The research results once again prove that the harm of e-cigarette is much lower than that of traditional tobacco, and there is no second-hand smoke problem of traditional tobacco.
Note: screenshots of the latest papers published by CDC researchers
More than 70 kinds of carcinogens have been identified in traditional tobacco and second-hand smoke. Among them, tobacco specific nitrosamine (TSNA) is the most important carcinogen in tobacco and its combustion smoke, which is very harmful to the health of smokers and second-hand smokers. TSNA includes NNK, NNN, nab, NAT, etc. The World Health Organization (who) has determined that NNK and NNN are the main factors causing the carcinogenicity of cigarette smoke.
The study lasted for seven years and began to collect epidemiological data on tobacco use behavior from 2013, including use patterns, attitudes, habits and health effects, and to assess the impact of relevant tobacco regulatory policies of the food and Drug Administration (FDA). This paper is the first phase of the study, mainly monitoring the urine NNAL concentration of the first wave (W1) of the path study conducted from September 12, 2013 to December 15, 2014.
NNAL is a metabolite produced by the treatment of nitrosamines (TSNAs) in human body, which is excreted through urine. People inhale nitrosamine (TSNA) by using tobacco products or secondhand smoke, and then excrete the metabolite NNAL in urine.
The results showed that the average concentration of NNAL in the urine of smokeless tobacco users was 993.3 ng / g creatinine, that of cigarette users was 285.4 ng / g creatinine, and that of electronic cigarette users was 6.3 ng / g creatinine. That is to say, the content of NNAL in the urine of e-cigarette users was only 2.2% of that of cigarette users, which was 0.6% of that of smokeless tobacco users.

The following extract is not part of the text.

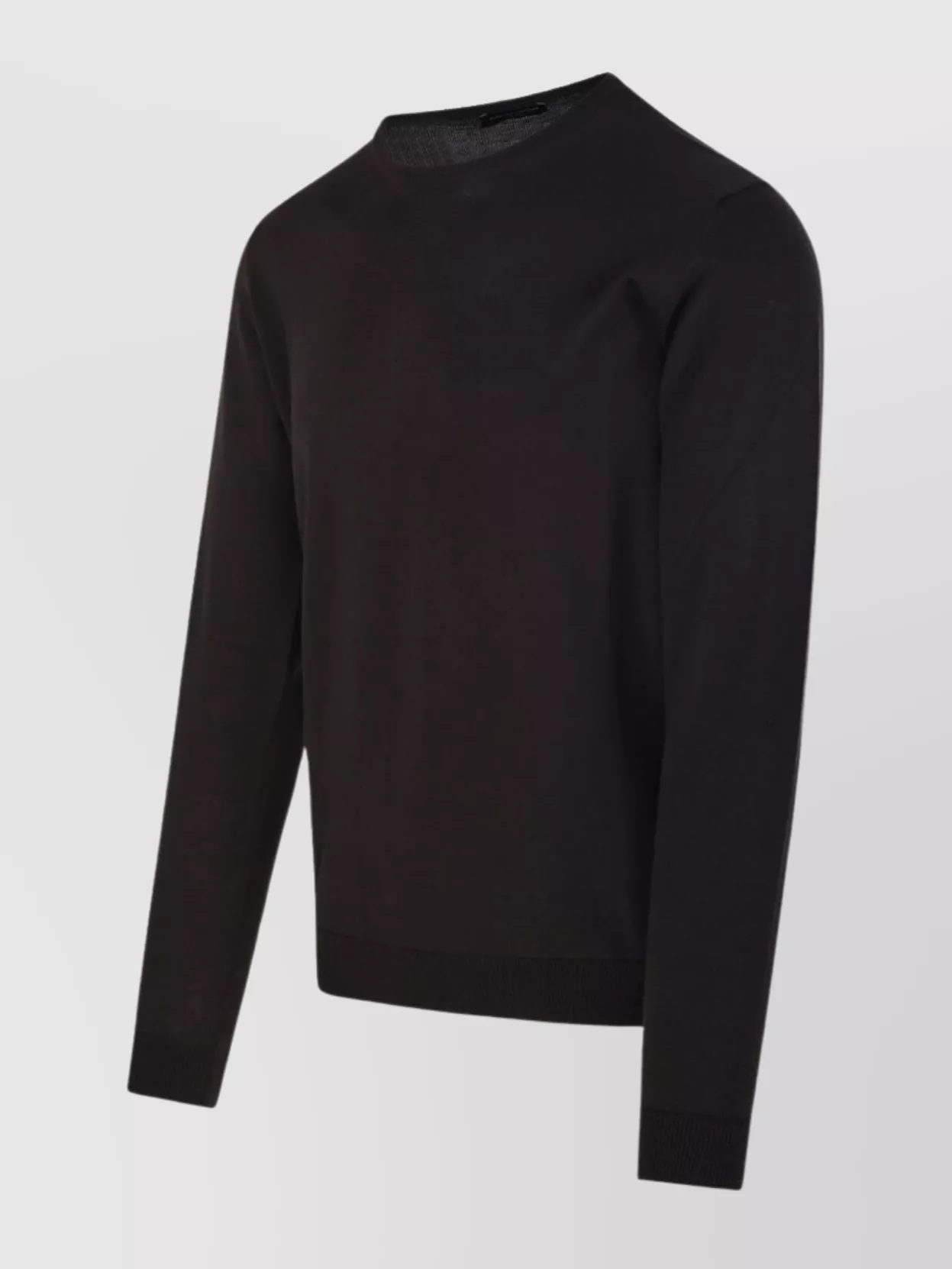 Roberto Collina Ribbed Crew Neck Sweater With Long Sleeves
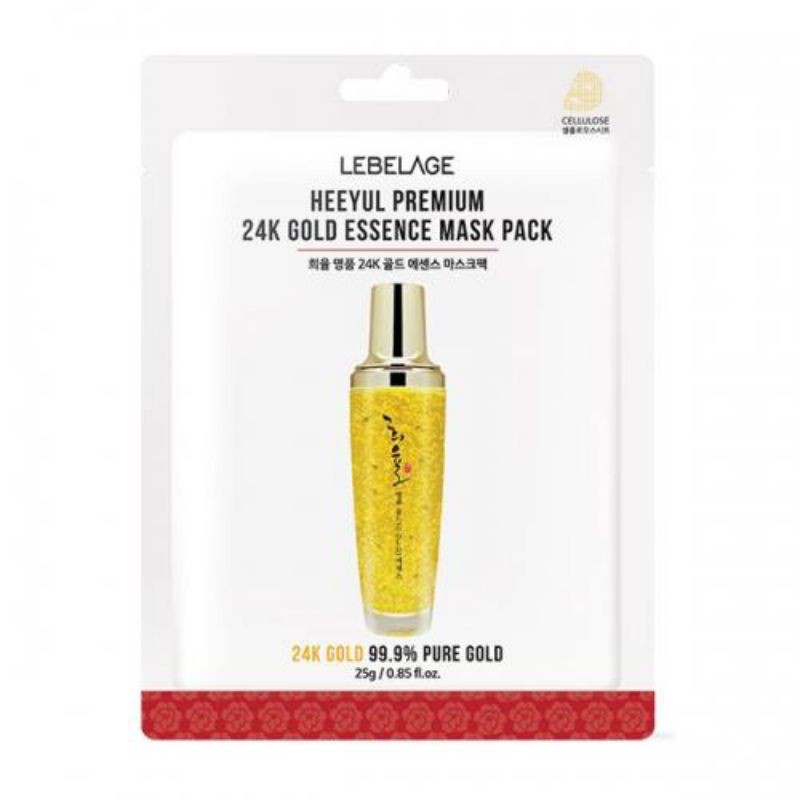 Mặt Nạ Tinh Chất Vàng LEBELAGE Heeyul Premium 24k Gold Essence Mask Pack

This study is not the first time that CDC has published evidence that e-cigarettes do not have second-hand smoke problems of traditional tobacco. As early as 2014, CDC researchers published research papers on VOCs (volatile organic compounds) in the smoke of traditional tobacco and e-cigarette. The results showed that the content of VOCs metabolite VOCs in the urine of e-cigarette users was similar to that of non-smokers, while the concentration of VOCs in smokers was significantly higher than that of e-cigarette users, smokeless tobacco users and never smokers. Vocms are metabolites of VOCs produced by human body, which are excreted by urine.
Note: screenshots of papers published by CDC researchers in 2014
VOCs (volatile organic compounds) are the general term of volatile organic compounds under certain conditions. Benzene, toluene, formaldehyde and other harmful substances commonly known by people all belong to the category of VOCs.
TSNA (nitrosamines) and VOCs (volatile organic compounds) are the two most important carcinogenic harmful substances in traditional tobacco second-hand smoke. The above-mentioned research of CDC has proved that e-cigarette does not have the problem of second-hand smoke similar to traditional tobacco.
This also shows that it is lack of scientific basis and absurd to confuse e-cigarette with traditional tobacco, and even take the harm of second-hand smoke of traditional tobacco as evidence to classify e-cigarette into indoor tobacco control category.